◆ Required tasks ◆
- a) Translate this sentence from the inference server container text into Spanish: "The containers do not contain sample data-sets or sample model definitions unless they are included with the source for the framework."
- b) Reproduce the part of the inference server container text starting with "If you are accessing" and going on through "NGC container registry.", swapping "account" for "profile".
- c) Extend the inference server container text from the point where it stops.
── Text excerpt
This image contains the inference server in /opt/inference_server. The executable is /opt/inference_server/bin/inference_server.

2. Pulling The Inference Server Container

You can pull (download) an NVIDIA container that is already built, tested, tuned, and ready to run. Each NVIDIA deep learning container includes the code required to build the framework so that you can make changes to the internals. The containers do not contain sample data-sets or sample model definitions unless they are included with the source for the framework.

Currently, you can access NVIDIA GPU accelerated containers in one of two ways depending upon where you doing your training. If you own a DGX-1™ or a DGX Station™ , then you should use the NVIDIA® DGX™ container registry located at https://compute.nvidia.com. You can pull the containers from there and you can also push containers there into your own account on the nvidia-docker repository, nvcr.io.

If you are accessing the NVIDIA containers from a Cloud Server Provider such as Amazon Web Services (AWS), then you should first create an account at the NGC located at https://ngc.nvidia.com. After you create an account, the commands to use containers are the same for the DGX-1 and the DGX Station. However, currently, you cannot save any containers to the NVIDIA® GPU Cloud™ (NGC) container registry, nvcr.io if you are using NVIDIA® GPU Cloud™ (NGC). Instead you have to save the containers to your own Docker repository.
Note: The containers are exactly the same, whether you pull them from the NVIDIA DGX container registry or the NGC container registry.

Before you can pull a container you must have Docker and nvidia-docker installed as explained in Preparing to use NVIDIA Containers Getting Started Guide. You must also have access and logged into the NGC container registry as explained in NGC Getting Started Guide.

For step-by-step instructions, see Container User Guide.

3. Running The Inference Server Container

Before running the Inference Server, you must first set up a model store containing the models that the server will make available for inferencing. The Model Store, describes how to create a model store. For this example, assume the model store is created on the host system directory /path/to/model/store. The following command will launch the inference server using that model store.
────
── Data section
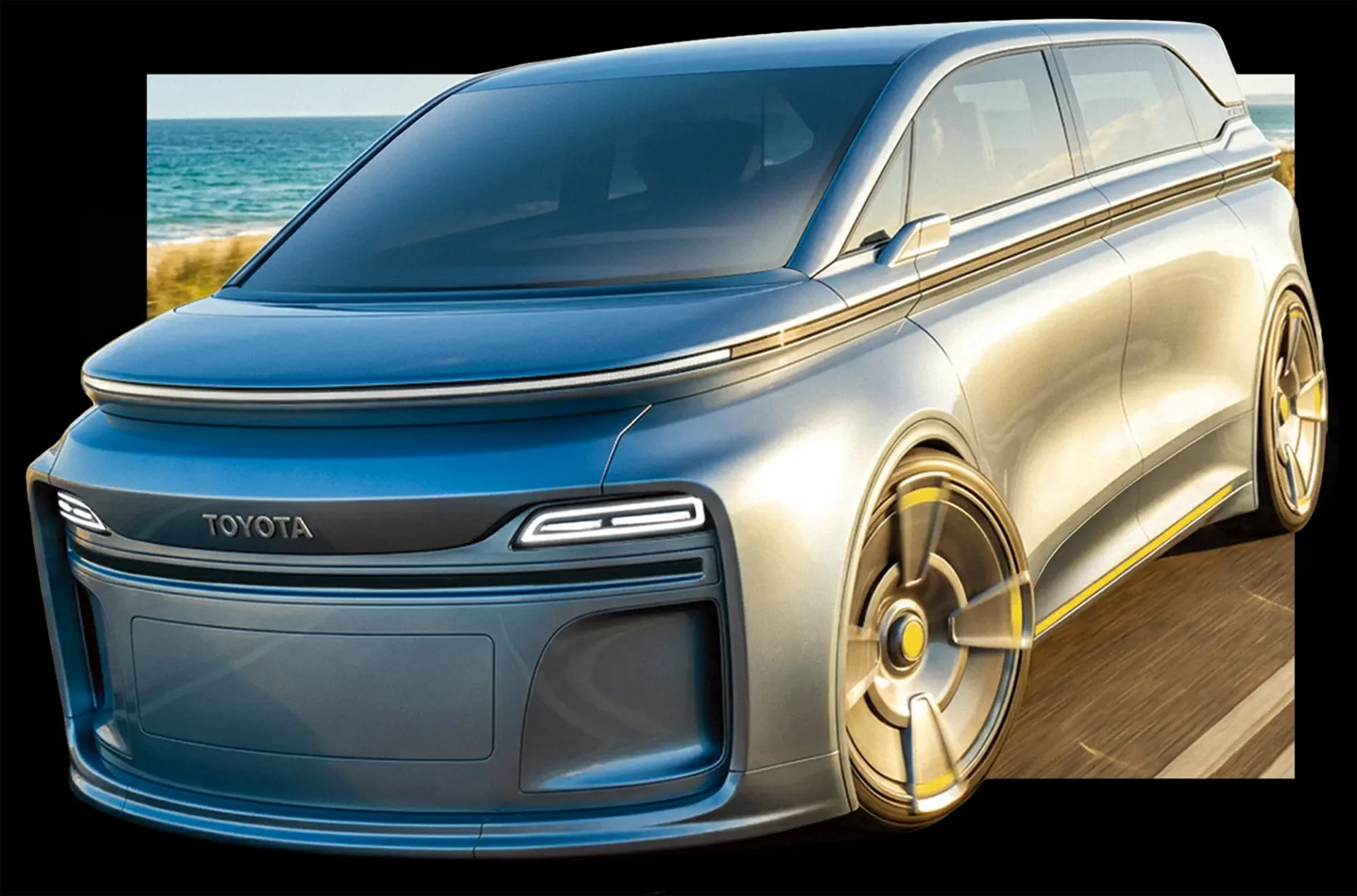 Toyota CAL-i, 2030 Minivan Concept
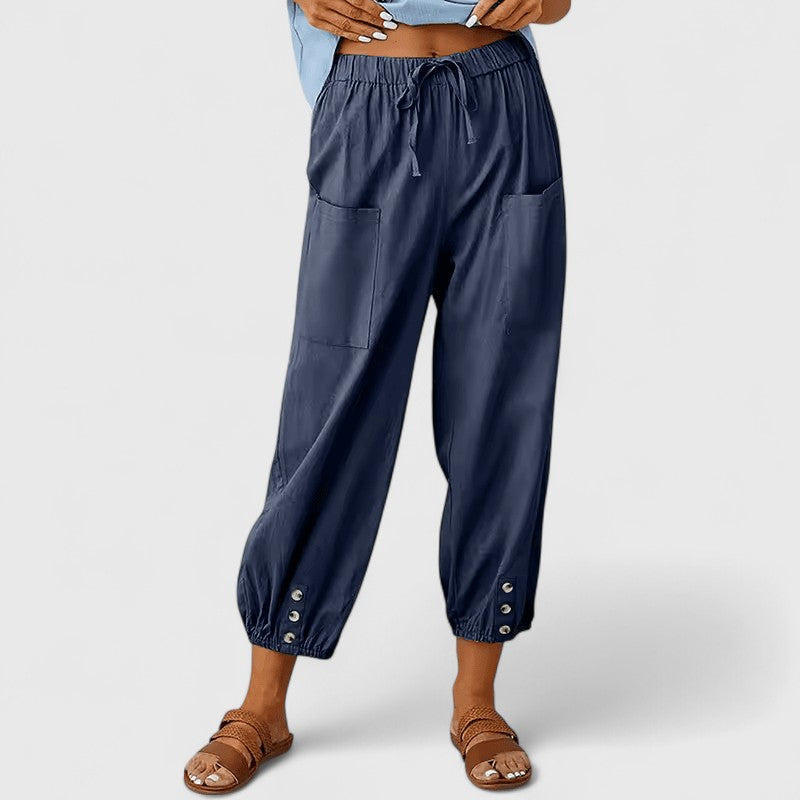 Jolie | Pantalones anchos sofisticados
────
── Data section
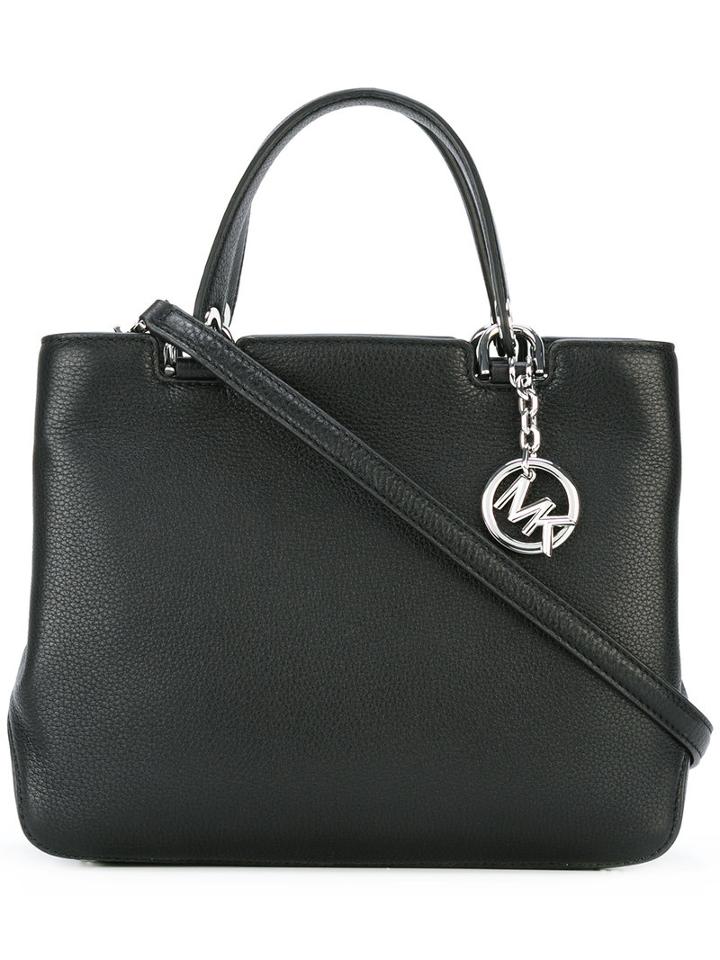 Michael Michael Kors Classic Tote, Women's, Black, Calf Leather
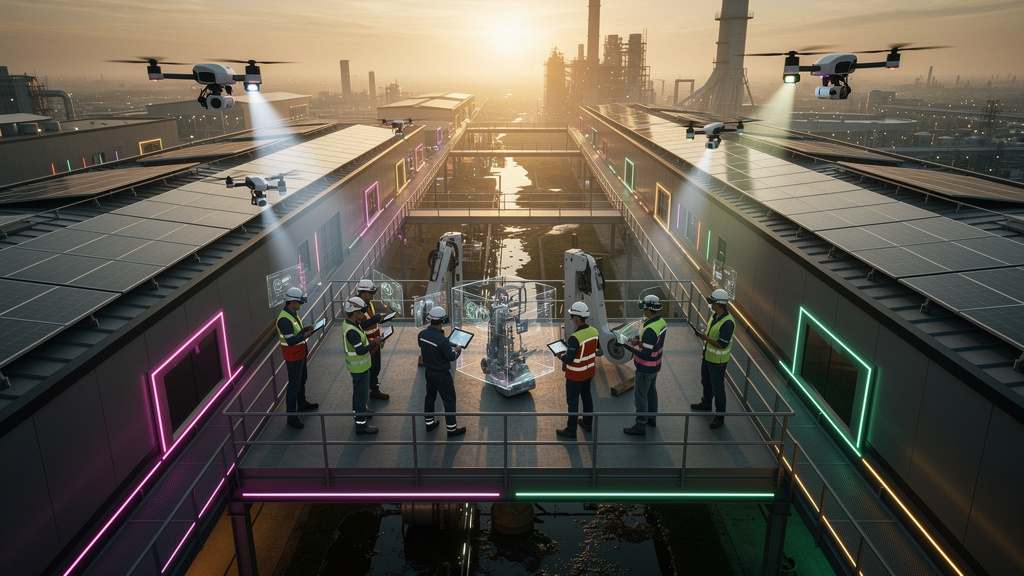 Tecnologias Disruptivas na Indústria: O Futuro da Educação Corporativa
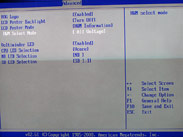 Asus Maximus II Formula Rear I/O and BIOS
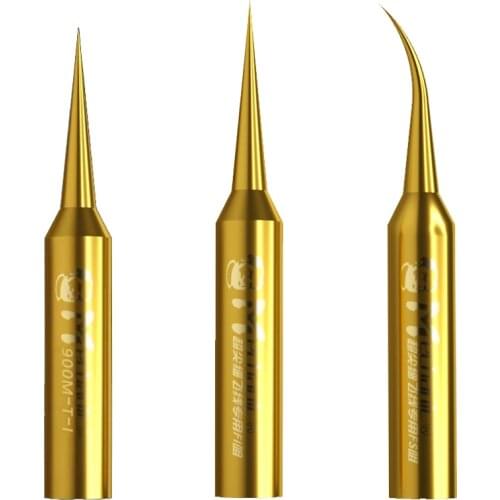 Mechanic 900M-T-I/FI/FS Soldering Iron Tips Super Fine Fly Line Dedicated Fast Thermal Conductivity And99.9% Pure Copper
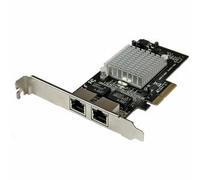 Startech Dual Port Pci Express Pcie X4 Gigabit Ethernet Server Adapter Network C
────
◆ Results ◆
- a) Los contenedores no contienen conjuntos de datos de ejemplo ni definiciones de modelos de ejemplo, a menos que estén incluidos con el código fuente del framework.

- b)
If you are accessing the NVIDIA containers from a Cloud Server Provider such as Amazon Web Services (AWS), then you should first create an profile at the NGC located at https://ngc.nvidia.com. After you create an profile, the commands to use containers are the same for the DGX-1 and the DGX Station. However, currently, you cannot save any containers to the NVIDIA® GPU Cloud™ (NGC) container registry, nvcr.io if you are using NVIDIA® GPU Cloud™ (NGC). Instead you have to save the containers to your own Docker repository.
Note: The containers are exactly the same, whether you pull them from the NVIDIA DGX container registry or the NGC container registry.

- c)
$ nvidia-docker run --rm --shm-size=1g --ulimit memlock=-1 --ulimit 
stack=67108864 -p8000:8000 -p8001:8001 -v/path/to/model/store:/tmp/models 
inferenceserver:18.xx-py<x> /opt/inference_server/bin/inference_server 
--model-store=/tmp/models
Where inferenceserver:18.xx-py<x> is the container that was pulled from the NVIDIA DGX or NGC container registry as described in Pulling The Inference Server Container.

The nvidia-docker -v option maps /path/to/model/store on the host into the container at /tmp/models, and the --model-store option to the Inference Server is used to point to /tmp/models as the model store.

The Inference Server listens for:
  • HTTP requests on port 8000
  • gRPC requests on port 8001
and the above command uses the -p flag to map container ports 8000, 8001 to host ports 8000, 8001. A different host port can be used by modifying the -p flag, for example -p9000:8000 will cause the Inference Server HTTP endpoint to be available on host port 9000.

The --shm-size and --ulimit flags are recommended to improve Inference Server performance. For --shm-size the minimum recommended size is 1g but larger sizes may be necessary depending on the number and size of models being served.

After starting, the Inference Server will log initialization information to the console. Initialization is complete and the server is ready to accept requests after the console shows the following: 
Starting server 'inference:0' listening on http://localhost:8000

4. Verifying The Inference Server

The simplest way to verify that the Inference Server is running correctly is to use the Server Status API to query the server’s status. For more information about the Inference Server API, see Inference Server HTTP API. From the host system use curl to the HTTP endpoint to request server status. The response is protobuf text showing the status for the server and for each model being served, for example: 
$ curl localhost:8000/api/status
id: "inference:0"
version: "1.1.0"
uptime_ns: 23322988571
model_status {
  key: "resnet50_netdef"
  value {
    config {
      name: "resnet50_netdef"
      platform: "caffe2_netdef"
    }
    ... 
    version_status {
      key: 1
      value {
        ready_state: MODEL_READY
      }
    }
  }
}
ready_state: SERVER_READY

This status shows configuration information as well as indicating that version 1 of the resnet50_netdef model is MODEL_READY, indicating the Inference Server is ready to accept inferencing requests for version 1 of that model. A model version ready_state will show up as MODEL_UNAVAILABLE if the model failed to load for some reason or if it was unloaded due to the model version policy discussed here.

5. Model Store

The Inference Server accesses models from a locally accessible file path. This path is specified when the server is started using the --model-store option. The model store must be organized as follows:
<model-store path>/
  model_0/
    config.pbtxt
    output0_labels.txt
    1/
      model.plan
    2/
      model.plan
  model_1/
    config.pbtxt
    output0_labels.txt
    output1_labels.txt
    0/
      model.graphdef
    7/
      model.graphdef
  model_2/
    …
  model_n/
Any number of models may be specified, however, after the Inference Server is started, models cannot be added to or removed from the model store. To add or remove a model:
  1. Stop the Inference Server.
  2. Update the model store.
  3. Start the Inference Server.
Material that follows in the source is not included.